Atterré, l’autre soldat s’inquiéta :

– Mais ce va être très inconfortable. Et le voyage, il va durer combien de temps ?

– Rassure-toi, ils ont installé des couchettes. Le terminus est à deux mille kilomètres alors le voyage va durer au moins vingt heures.

Le soldat n’en revint pas et resta coi durant de longues minutes sans s’apercevoir que ses camarades riaient sous cape.

Surpris lui aussi par ce lieu de départ, Xavier se fraya un passage au milieu des soldats et chercha un officier. Il tomba sur un capitaine qui fumait sa pipe. Après s’être excusé auprès de lui, il lui posa une question sur ce qui le taraudait :

– Dites-moi mon capitaine, pourquoi embarque-t-on dans une gare de marchandises et non dans une gare normale ?

Le capitaine lui donna une explication très simple et fort claire :

– Les départs en train des soldats se font à partir de cette gare. Nous démarrons d’ici parce qu’au début, des gens opposés au départ de soldats en Algérie, des pacifistes comme ils s’appellent, venaient perturber les départ et les retarder le plus possible. Certains bloquaient les camions et les cars, d’autres envahissaient les quais et faisaient barrage pour empêcher les hommes d’avancer. On en a même vu qui s’allongeaient en travers des voies pour empêcher les trains de démarrer. A chaque fois, il fallait faire intervenir les gendarmes et les C.R.S. pour rétablir l’ordre mais nous partions toujours avec une à deux heures de retard. Donc, désormais nous partons d’ici exprès pour que les embarquements des militaires soient discrets.

Xavier rejoignit les soldats et voyant le soldat inquiet le rassura en lui expliquant que ses copains lui avaient fait une blague.

14 train militaire

Leur train qui s’étirait sur des dizaines de mètres les attendait, un train perdu au milieu de trains et de wagons de marchandises dont certains commençaient à se mettre en mouvement.

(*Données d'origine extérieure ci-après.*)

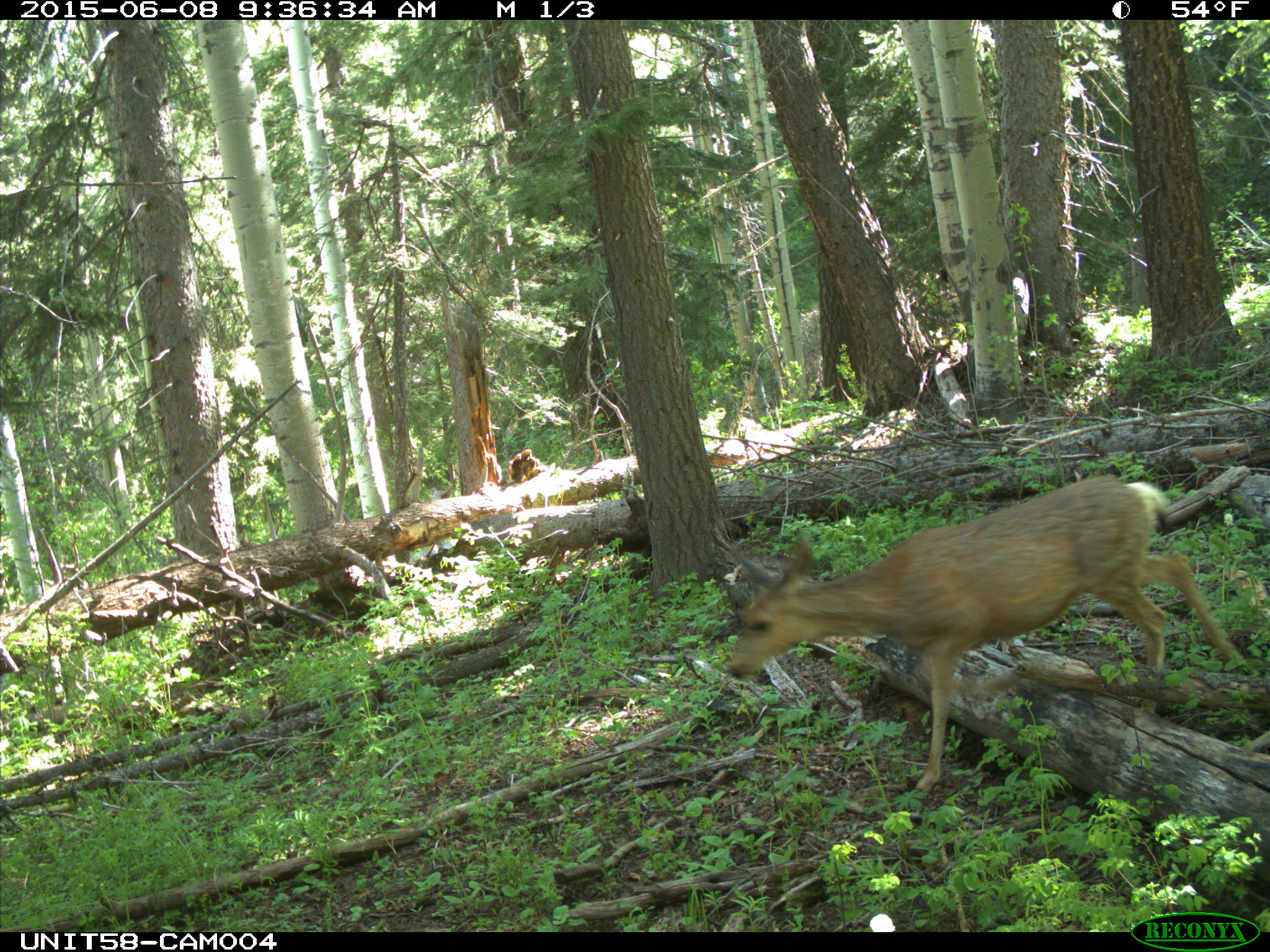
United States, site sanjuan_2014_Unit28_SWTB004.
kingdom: Animalia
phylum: Chordata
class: Mammalia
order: Artiodactyla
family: Cervidae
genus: Odocoileus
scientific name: Odocoileus hemionus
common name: mule deer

 Xavier grimpa dans un des wagons et tenta de se faire une place dans un des compartiments, où les soldats se trouvaient à huit par compartiment.  Après de longues minutes à arpenter les couloirs avec sa valise et son sac, il trouva un compartiment avec une place de vide. Il s’adressa aux soldats déjà présents :

– Bonjour les gars ! Cette place est-elle libre ?

Sans hésitation, les soldats répondirent :

– Oui mon lieutenant. Installez-vous.

Il rangea sa valise, posa son sac sous son siège et s’installa le plus confortablement possible. Un des hommes l’interrogea :

– Nous allons bien à Marseille mon lieutenant ?

– Absolument soldat.

Une autre question fusa :

– Et savez-vous combien de temps dure le voyage ?

– Je ne saurais vous dire précisément mais comme nous sommes à près de mille kilomètres de Paris et que nous allons sûrement nous arrêter de temps à autre, je suppose que notre voyage va durer au moins dix heures.

             Trois quart d’heures plus tard, le train se mettait lourdement en marche. Dans l’esprit de Xavier, de nombreuses idées et des sentiments divers et parfois confus se mélangeaient : une époque nouvelle s’ouvrait devant le jeune officier qui partait vers l’inconnu.